:: PASSAGE SHOWN ::
◇ ◇ ◇ ◇ ◇
That fear, normally in the back of Daily’s mind, has been front and center in recent weeks as the state’s financial problems have stymied funding for hundreds of small group homes across the state that take care of individuals such as her son, Daniel Lee.

On Wednesday, a federal judge instructed lawyers for Illinois Comptroller Leslie Munger to report back to her within 48 hours to prove up their assertion the state had finally sent out $71 million in overdue payments this week to private agencies that provide services to the developmentally disabled.

As my colleague Natasha Korecki has been reporting, advocates had asked U.S. District Judge Sharon Johnson Coleman to hold the state in contempt of court for failing to pay its bills to providers who said they were in danger of closing their doors.

I still can’t quite put my finger on how this was allowed to get so far out of hand. Yes, the state is running out of money, and we’re going to see more and more of these scenarios as we stumble along without a budget and a tax hike — for which both Republicans and Democrats bear responsibility.
◇ ◇ ◇ ◇ ◇
:: ENTRIES PROVIDED ::
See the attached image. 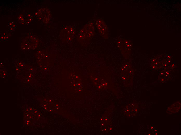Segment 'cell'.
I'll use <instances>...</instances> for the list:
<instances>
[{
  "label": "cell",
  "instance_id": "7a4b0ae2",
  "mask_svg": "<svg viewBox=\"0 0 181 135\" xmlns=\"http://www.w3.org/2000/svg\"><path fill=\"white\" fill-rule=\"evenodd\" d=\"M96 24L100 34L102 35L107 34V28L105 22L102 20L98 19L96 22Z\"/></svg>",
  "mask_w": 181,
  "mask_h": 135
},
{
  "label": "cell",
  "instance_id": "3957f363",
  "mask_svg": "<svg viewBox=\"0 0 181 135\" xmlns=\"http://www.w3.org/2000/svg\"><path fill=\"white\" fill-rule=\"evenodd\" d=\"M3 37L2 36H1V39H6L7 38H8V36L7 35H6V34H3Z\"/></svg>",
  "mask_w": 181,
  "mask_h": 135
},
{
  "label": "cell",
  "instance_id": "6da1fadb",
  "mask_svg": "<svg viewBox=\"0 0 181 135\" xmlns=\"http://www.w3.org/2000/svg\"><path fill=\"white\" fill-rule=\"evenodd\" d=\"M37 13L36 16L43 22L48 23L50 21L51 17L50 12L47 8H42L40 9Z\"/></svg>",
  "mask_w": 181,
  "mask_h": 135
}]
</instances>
◇ ◇ ◇ ◇ ◇
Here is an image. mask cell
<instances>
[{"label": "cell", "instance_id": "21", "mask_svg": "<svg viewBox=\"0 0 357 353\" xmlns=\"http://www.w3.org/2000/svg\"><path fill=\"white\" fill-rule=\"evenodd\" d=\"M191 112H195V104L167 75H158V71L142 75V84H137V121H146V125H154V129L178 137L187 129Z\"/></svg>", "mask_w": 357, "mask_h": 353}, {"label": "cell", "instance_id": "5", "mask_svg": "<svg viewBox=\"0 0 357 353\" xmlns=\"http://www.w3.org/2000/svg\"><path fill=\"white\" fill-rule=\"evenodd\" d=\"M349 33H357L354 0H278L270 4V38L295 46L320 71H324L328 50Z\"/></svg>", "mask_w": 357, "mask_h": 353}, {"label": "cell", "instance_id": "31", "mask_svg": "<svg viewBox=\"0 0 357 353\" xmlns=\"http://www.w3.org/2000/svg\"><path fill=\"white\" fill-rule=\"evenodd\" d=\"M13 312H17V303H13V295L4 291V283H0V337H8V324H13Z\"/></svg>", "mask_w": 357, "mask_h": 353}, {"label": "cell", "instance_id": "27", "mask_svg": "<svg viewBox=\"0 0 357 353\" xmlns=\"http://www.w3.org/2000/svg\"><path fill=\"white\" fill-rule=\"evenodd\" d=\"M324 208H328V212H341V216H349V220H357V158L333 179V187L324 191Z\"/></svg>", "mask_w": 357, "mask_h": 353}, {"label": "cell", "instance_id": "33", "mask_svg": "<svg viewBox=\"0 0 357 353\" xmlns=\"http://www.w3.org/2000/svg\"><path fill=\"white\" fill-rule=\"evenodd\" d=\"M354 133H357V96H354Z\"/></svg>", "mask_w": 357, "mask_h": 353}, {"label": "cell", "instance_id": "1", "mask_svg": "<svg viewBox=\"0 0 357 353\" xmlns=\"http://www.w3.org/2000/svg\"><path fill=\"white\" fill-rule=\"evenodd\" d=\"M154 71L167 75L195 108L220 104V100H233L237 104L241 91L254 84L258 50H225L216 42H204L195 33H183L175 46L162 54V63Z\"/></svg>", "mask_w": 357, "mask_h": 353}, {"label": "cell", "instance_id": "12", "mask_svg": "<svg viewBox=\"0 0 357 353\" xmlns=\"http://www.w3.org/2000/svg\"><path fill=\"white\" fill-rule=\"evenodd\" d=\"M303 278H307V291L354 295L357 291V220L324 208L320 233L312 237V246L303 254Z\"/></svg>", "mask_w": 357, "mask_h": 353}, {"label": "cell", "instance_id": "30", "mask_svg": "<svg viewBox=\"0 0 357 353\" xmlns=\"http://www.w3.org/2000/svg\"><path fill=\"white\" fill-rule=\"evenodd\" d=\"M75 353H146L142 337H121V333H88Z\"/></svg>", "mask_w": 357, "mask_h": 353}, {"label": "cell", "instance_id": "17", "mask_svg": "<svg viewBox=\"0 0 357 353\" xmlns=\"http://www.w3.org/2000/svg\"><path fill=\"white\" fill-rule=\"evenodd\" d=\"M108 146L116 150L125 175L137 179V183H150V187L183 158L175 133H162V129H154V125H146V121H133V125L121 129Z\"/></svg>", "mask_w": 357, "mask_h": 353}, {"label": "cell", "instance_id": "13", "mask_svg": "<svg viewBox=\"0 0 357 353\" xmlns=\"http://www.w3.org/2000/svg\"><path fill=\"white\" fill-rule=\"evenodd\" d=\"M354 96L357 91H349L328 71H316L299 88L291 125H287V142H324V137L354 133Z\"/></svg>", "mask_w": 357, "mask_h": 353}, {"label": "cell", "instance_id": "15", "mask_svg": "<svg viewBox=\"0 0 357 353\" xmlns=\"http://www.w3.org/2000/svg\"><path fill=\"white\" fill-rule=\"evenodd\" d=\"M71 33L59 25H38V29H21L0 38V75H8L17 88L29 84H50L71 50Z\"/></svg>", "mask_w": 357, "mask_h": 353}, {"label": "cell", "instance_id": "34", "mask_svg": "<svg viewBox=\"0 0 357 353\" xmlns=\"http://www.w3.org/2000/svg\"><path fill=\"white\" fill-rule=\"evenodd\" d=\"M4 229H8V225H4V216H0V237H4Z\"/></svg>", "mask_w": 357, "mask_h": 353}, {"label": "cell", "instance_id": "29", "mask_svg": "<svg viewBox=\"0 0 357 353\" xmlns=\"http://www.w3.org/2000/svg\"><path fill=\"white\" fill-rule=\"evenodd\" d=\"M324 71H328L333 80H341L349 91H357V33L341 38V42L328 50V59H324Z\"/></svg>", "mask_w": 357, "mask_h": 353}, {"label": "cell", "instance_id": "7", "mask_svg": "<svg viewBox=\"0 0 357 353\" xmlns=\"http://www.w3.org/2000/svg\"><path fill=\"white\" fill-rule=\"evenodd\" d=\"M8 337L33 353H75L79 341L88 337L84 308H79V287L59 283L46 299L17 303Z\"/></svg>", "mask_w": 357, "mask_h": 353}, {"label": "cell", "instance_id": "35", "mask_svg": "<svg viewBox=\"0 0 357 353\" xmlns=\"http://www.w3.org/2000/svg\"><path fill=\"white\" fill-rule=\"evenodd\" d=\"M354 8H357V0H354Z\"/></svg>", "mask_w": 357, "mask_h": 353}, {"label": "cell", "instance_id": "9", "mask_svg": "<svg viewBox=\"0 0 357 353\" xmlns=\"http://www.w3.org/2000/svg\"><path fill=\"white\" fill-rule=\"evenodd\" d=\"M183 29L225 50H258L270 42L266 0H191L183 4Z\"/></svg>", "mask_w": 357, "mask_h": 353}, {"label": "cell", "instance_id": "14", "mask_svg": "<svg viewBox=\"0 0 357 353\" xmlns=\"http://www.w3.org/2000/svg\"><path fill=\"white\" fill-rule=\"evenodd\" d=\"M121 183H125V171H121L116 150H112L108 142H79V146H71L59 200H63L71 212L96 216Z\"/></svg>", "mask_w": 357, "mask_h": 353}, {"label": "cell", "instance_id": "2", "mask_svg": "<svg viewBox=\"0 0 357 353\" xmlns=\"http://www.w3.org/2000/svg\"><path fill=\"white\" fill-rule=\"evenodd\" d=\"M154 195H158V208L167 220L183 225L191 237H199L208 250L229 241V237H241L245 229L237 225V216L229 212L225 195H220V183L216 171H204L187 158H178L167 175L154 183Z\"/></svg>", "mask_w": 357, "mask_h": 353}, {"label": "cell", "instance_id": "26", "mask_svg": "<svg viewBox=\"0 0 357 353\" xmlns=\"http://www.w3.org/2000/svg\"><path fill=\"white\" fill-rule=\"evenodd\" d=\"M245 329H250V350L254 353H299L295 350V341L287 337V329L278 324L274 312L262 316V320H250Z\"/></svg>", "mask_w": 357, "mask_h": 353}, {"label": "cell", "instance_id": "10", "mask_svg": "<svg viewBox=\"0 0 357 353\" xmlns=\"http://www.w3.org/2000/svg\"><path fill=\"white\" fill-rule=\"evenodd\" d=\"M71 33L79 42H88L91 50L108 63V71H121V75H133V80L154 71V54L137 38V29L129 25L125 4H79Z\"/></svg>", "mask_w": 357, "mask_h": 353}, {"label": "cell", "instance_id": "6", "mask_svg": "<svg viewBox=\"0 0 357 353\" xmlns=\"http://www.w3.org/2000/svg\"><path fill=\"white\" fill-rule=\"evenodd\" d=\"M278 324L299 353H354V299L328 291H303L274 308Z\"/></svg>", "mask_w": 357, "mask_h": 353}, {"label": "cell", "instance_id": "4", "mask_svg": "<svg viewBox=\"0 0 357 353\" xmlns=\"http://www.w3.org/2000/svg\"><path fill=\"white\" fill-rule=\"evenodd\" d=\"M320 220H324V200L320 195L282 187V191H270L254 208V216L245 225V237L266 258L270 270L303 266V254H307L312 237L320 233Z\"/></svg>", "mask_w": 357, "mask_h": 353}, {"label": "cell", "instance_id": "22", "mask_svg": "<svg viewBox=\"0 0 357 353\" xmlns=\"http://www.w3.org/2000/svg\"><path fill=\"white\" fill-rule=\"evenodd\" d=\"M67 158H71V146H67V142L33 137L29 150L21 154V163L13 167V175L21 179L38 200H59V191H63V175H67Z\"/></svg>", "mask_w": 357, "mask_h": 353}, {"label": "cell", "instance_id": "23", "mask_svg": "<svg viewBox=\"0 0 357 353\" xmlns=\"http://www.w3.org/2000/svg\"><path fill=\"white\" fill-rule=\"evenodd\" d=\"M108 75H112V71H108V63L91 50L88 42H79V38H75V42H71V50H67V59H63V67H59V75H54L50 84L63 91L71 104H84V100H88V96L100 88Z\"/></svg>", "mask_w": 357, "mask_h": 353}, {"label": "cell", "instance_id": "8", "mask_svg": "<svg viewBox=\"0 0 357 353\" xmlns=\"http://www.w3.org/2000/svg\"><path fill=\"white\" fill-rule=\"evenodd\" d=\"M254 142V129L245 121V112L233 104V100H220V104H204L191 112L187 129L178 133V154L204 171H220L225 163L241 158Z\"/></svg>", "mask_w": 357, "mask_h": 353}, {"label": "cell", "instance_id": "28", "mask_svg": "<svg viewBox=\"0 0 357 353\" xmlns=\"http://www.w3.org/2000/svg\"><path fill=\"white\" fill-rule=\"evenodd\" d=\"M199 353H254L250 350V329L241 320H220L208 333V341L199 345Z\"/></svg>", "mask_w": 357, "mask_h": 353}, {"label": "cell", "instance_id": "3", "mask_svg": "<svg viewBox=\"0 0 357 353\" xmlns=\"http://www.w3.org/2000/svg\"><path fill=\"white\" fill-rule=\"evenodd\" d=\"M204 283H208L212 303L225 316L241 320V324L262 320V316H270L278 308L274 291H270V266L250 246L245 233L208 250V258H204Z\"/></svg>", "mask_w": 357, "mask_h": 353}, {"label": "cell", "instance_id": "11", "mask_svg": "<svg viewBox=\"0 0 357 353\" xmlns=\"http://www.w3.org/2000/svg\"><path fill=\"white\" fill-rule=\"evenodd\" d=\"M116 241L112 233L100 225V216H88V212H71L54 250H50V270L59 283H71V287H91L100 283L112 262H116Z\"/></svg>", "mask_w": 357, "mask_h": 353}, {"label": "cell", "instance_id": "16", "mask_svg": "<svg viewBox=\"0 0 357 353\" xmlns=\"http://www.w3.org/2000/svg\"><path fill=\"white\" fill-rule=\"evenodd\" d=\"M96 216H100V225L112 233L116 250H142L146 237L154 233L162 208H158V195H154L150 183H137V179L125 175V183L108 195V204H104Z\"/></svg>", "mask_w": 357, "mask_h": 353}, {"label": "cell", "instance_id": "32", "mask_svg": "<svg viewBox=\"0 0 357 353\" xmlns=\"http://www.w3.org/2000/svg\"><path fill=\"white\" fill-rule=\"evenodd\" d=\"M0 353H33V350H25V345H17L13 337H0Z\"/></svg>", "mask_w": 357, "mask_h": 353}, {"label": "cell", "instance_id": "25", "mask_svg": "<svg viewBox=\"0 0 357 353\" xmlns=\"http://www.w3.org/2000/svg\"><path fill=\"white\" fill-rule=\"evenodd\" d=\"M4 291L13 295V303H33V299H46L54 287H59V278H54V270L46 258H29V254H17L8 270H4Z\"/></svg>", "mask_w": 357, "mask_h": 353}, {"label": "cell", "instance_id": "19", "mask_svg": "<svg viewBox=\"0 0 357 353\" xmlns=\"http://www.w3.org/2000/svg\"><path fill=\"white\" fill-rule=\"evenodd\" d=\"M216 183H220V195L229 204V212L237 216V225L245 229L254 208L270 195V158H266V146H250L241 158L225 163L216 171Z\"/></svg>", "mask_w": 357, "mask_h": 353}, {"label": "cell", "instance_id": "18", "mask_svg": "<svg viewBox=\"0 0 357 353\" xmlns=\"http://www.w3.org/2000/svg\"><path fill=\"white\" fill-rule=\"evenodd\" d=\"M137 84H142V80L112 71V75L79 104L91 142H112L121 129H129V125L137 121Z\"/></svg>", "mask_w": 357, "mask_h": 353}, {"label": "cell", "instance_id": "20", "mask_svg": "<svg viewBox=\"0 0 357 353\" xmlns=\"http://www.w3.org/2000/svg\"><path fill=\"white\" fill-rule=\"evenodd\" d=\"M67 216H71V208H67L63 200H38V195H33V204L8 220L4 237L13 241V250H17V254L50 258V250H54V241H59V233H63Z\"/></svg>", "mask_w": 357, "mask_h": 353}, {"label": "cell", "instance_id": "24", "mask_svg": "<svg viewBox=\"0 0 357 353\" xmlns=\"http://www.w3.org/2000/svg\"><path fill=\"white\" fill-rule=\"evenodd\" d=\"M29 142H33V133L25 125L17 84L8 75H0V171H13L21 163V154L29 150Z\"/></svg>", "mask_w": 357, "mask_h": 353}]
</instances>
◇ ◇ ◇ ◇ ◇
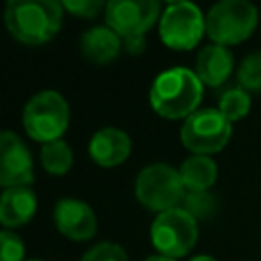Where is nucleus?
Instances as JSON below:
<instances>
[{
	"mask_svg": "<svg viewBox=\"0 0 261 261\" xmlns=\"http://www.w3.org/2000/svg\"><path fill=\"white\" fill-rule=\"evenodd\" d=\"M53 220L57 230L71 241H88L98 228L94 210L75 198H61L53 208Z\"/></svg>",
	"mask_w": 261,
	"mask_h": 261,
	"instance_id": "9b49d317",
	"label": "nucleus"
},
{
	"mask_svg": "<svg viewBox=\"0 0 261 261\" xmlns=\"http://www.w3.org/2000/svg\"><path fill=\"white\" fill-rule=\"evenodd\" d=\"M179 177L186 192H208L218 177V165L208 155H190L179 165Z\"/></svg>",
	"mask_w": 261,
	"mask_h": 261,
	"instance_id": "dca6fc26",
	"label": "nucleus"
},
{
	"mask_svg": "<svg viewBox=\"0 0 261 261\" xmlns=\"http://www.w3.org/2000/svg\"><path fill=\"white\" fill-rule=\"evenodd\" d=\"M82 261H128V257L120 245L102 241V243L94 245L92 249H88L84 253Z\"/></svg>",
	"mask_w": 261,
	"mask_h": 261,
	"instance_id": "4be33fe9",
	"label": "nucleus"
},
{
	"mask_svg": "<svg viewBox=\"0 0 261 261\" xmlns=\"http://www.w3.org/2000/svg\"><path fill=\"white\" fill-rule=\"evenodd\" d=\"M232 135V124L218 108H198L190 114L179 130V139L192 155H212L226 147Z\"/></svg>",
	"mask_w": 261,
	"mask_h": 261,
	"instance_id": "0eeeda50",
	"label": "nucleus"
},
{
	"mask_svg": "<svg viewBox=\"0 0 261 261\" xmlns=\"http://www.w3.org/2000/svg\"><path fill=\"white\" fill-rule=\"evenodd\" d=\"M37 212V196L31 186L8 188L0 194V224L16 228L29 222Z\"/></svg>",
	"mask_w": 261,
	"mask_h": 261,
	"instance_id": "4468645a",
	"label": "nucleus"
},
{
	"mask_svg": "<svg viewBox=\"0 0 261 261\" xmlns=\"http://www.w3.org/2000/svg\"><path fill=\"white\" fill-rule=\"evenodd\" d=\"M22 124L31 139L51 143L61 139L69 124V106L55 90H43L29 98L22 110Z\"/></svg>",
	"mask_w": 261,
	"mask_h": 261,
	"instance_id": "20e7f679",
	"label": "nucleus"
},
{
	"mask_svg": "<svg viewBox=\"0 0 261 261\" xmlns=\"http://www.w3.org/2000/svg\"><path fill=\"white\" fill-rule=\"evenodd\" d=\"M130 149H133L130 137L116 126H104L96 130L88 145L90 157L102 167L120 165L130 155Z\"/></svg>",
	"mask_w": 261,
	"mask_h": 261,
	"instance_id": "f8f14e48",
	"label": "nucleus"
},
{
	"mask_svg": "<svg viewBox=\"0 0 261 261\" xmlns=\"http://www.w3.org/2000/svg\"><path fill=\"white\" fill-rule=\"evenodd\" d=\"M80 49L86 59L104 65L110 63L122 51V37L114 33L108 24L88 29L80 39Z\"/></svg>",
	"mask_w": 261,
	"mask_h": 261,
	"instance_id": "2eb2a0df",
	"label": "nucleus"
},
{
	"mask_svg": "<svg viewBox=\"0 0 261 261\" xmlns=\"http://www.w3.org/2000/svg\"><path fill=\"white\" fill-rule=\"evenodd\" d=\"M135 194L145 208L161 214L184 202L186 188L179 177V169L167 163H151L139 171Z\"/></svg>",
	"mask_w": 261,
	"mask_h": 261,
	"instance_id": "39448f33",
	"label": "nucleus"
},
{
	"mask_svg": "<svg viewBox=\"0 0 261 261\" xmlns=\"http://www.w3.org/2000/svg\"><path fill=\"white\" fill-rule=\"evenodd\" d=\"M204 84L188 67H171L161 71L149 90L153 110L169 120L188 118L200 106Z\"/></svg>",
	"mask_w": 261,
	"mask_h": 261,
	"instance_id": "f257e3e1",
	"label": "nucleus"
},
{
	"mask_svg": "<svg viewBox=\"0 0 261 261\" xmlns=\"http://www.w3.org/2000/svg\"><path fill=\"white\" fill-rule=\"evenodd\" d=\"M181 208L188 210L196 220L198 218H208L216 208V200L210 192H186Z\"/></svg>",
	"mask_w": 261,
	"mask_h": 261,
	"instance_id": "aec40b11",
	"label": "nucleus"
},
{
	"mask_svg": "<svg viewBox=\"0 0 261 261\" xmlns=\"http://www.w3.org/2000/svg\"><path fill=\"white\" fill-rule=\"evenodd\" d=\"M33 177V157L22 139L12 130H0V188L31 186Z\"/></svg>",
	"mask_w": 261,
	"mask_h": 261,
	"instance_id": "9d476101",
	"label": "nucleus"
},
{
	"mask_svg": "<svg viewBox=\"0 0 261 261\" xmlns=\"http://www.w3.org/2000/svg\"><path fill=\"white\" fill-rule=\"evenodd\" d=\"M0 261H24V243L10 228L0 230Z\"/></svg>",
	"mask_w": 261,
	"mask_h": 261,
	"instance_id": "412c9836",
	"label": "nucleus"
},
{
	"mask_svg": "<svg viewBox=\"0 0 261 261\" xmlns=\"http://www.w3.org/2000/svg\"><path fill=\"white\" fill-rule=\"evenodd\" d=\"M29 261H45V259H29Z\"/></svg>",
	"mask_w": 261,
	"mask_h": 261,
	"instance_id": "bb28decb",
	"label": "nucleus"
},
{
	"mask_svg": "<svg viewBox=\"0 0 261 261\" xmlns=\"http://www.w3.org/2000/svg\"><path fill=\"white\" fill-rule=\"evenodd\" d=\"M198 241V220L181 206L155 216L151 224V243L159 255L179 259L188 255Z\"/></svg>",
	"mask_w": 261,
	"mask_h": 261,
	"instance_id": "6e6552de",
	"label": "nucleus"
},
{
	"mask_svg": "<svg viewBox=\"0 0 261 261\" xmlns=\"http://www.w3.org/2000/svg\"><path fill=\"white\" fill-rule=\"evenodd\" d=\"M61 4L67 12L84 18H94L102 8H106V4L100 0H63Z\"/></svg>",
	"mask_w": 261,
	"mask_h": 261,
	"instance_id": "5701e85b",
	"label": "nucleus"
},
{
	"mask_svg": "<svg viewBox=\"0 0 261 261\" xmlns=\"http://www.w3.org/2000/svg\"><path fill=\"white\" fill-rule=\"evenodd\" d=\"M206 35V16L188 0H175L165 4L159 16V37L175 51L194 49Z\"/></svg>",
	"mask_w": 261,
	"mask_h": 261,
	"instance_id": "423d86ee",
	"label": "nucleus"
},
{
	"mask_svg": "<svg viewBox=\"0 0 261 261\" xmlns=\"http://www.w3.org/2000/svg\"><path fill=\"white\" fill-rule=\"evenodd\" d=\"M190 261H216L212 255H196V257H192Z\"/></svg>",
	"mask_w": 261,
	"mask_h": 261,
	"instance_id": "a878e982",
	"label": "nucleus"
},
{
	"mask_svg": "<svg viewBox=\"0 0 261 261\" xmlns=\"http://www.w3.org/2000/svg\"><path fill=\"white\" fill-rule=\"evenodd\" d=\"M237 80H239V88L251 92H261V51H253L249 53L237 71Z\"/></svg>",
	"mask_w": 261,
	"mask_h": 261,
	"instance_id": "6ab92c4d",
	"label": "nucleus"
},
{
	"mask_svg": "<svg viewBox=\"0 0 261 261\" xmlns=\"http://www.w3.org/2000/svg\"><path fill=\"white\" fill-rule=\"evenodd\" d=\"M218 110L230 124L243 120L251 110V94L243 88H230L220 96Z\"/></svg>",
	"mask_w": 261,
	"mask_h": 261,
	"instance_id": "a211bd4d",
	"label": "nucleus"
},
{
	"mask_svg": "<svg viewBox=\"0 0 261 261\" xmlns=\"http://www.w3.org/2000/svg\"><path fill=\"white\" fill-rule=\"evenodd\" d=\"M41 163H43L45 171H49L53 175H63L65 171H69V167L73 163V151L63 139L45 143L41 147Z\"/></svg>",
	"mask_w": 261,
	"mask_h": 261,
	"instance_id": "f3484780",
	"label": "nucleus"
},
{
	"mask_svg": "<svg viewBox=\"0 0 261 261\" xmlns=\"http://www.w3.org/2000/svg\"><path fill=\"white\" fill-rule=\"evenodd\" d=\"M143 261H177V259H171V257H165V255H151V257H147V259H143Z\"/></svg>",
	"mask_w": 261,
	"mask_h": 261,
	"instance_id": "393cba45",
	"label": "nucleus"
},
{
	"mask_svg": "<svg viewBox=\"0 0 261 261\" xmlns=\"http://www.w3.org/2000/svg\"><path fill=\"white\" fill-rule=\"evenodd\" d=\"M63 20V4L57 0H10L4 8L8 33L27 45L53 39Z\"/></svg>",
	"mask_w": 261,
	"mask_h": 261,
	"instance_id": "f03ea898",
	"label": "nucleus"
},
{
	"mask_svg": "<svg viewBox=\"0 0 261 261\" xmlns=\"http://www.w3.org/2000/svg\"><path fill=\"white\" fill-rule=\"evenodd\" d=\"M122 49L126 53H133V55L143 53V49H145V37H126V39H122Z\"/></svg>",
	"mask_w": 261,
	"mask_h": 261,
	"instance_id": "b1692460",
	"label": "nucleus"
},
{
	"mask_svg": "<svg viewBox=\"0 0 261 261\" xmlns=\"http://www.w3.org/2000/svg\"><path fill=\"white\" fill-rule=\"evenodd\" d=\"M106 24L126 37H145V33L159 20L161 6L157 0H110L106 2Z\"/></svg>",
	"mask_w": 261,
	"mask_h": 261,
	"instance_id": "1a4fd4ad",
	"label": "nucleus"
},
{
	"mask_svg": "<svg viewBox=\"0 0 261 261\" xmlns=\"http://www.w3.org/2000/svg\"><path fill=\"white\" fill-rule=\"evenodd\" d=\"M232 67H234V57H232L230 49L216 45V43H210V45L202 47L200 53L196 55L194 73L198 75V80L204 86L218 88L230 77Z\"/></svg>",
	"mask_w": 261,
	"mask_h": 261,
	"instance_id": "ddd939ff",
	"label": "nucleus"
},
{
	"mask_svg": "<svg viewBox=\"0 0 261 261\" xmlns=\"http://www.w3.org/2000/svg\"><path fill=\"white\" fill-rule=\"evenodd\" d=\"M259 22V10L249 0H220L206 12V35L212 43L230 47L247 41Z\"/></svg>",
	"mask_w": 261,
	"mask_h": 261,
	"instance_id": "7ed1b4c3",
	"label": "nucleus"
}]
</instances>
◇ ◇ ◇ ◇ ◇
:: WHAT IS NEEDED ::
Duplicate the stretch of the passage on Illinois's overdue provider payments, shown above, from "That fear, normally" through "the developmentally disabled.".

:: TASK RESPONSE ::
That fear, normally in the back of Daily’s mind, has been front and center in recent weeks as the state’s financial problems have stymied funding for hundreds of small group homes across the state that take care of individuals such as her son, Daniel Lee.

On Wednesday, a federal judge instructed lawyers for Illinois Comptroller Leslie Munger to report back to her within 48 hours to prove up their assertion the state had finally sent out $71 million in overdue payments this week to private agencies that provide services to the developmentally disabled.